**Records for processing**
══════════
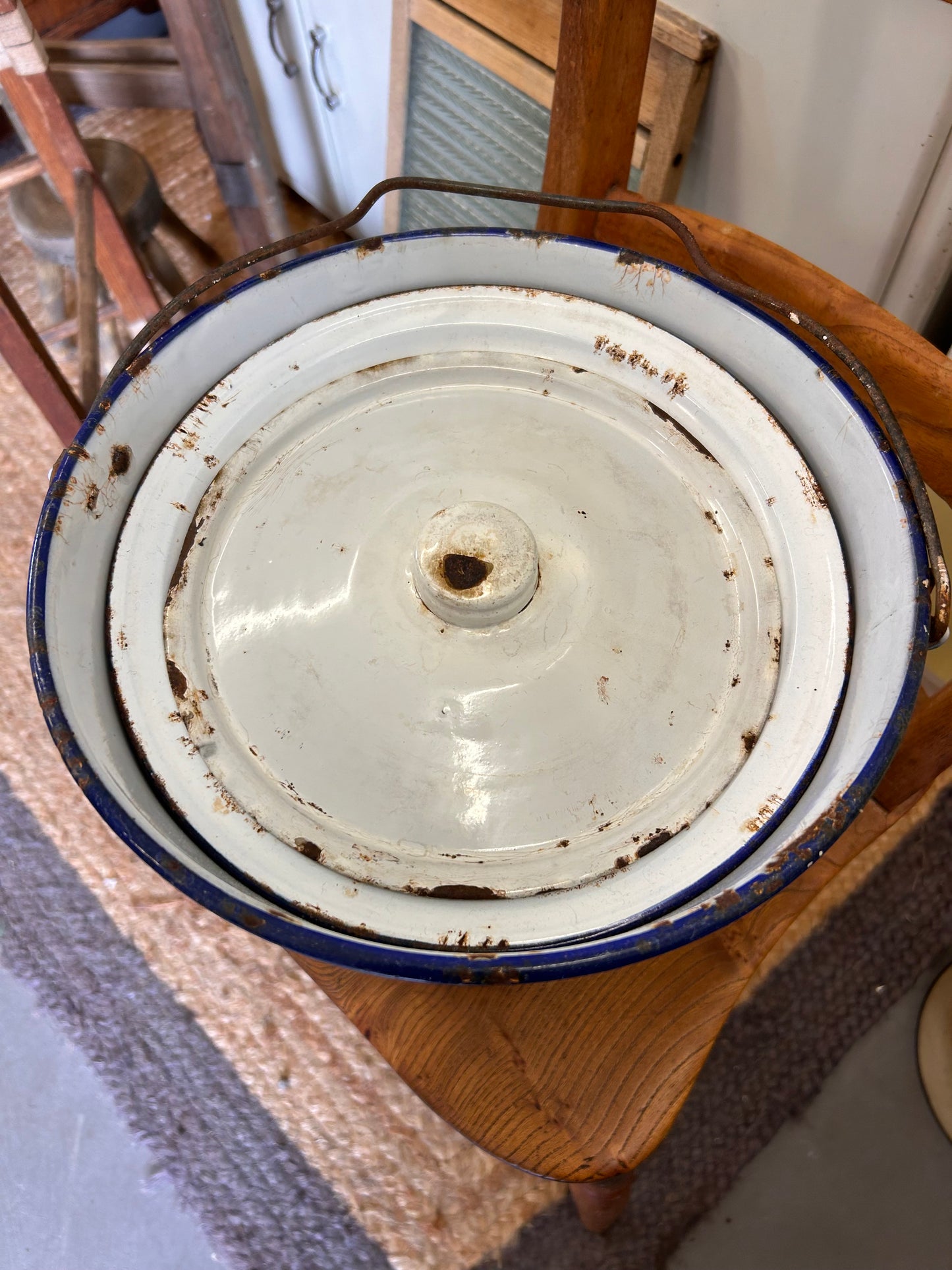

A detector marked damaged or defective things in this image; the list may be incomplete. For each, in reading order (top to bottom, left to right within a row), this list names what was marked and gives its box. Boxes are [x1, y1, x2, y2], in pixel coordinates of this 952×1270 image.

rust spot [356, 237, 385, 260]
rust spot [667, 366, 690, 398]
rust spot [109, 446, 131, 480]
rust spot [445, 554, 495, 593]
rust spot [166, 659, 188, 701]
rust spot [294, 833, 324, 865]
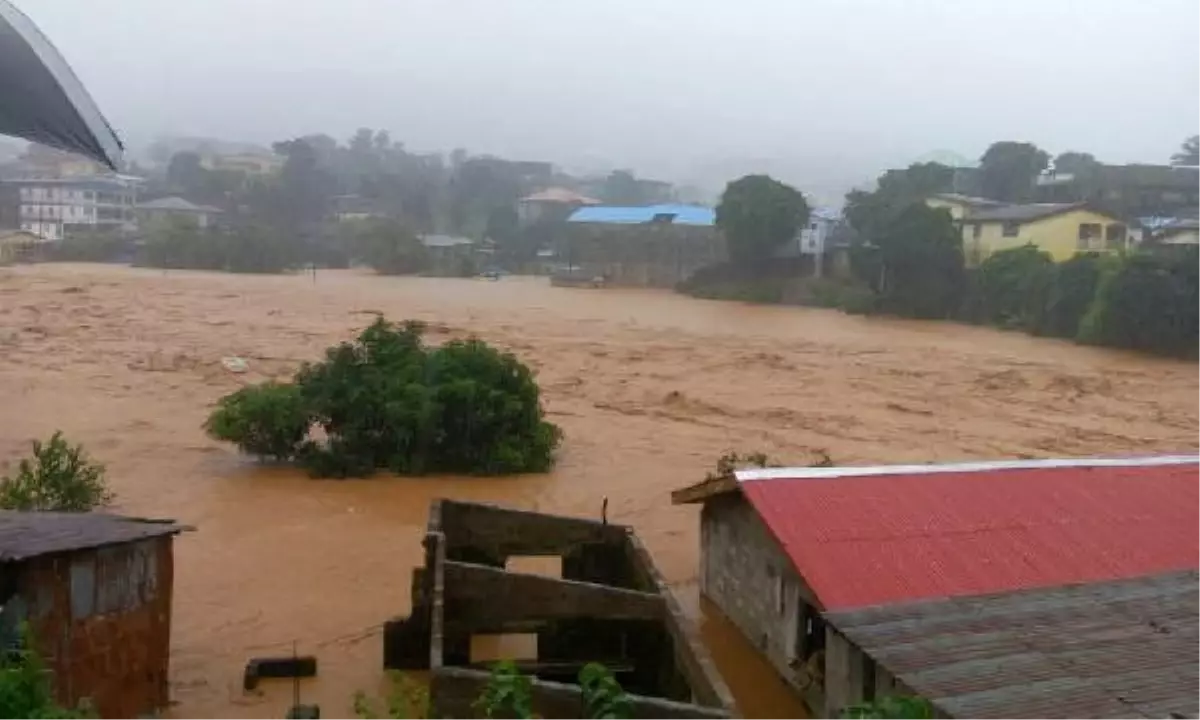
══════════
Send back every line of the listing exactly. Omit the images.

A detector marked damaged or defective things in this image; the list may be incomplete. For each, in reading order (top to bottom, left to right within a row), this list names what was marked and gives its box. Boxes are [x1, y1, x2, y2], in pixel coordinates of this 952×1270 image.

rust spot [356, 237, 385, 260]
rust spot [667, 366, 690, 398]
rust spot [109, 446, 131, 480]
rust spot [445, 554, 495, 593]
rust spot [166, 659, 188, 701]
rust spot [294, 833, 324, 865]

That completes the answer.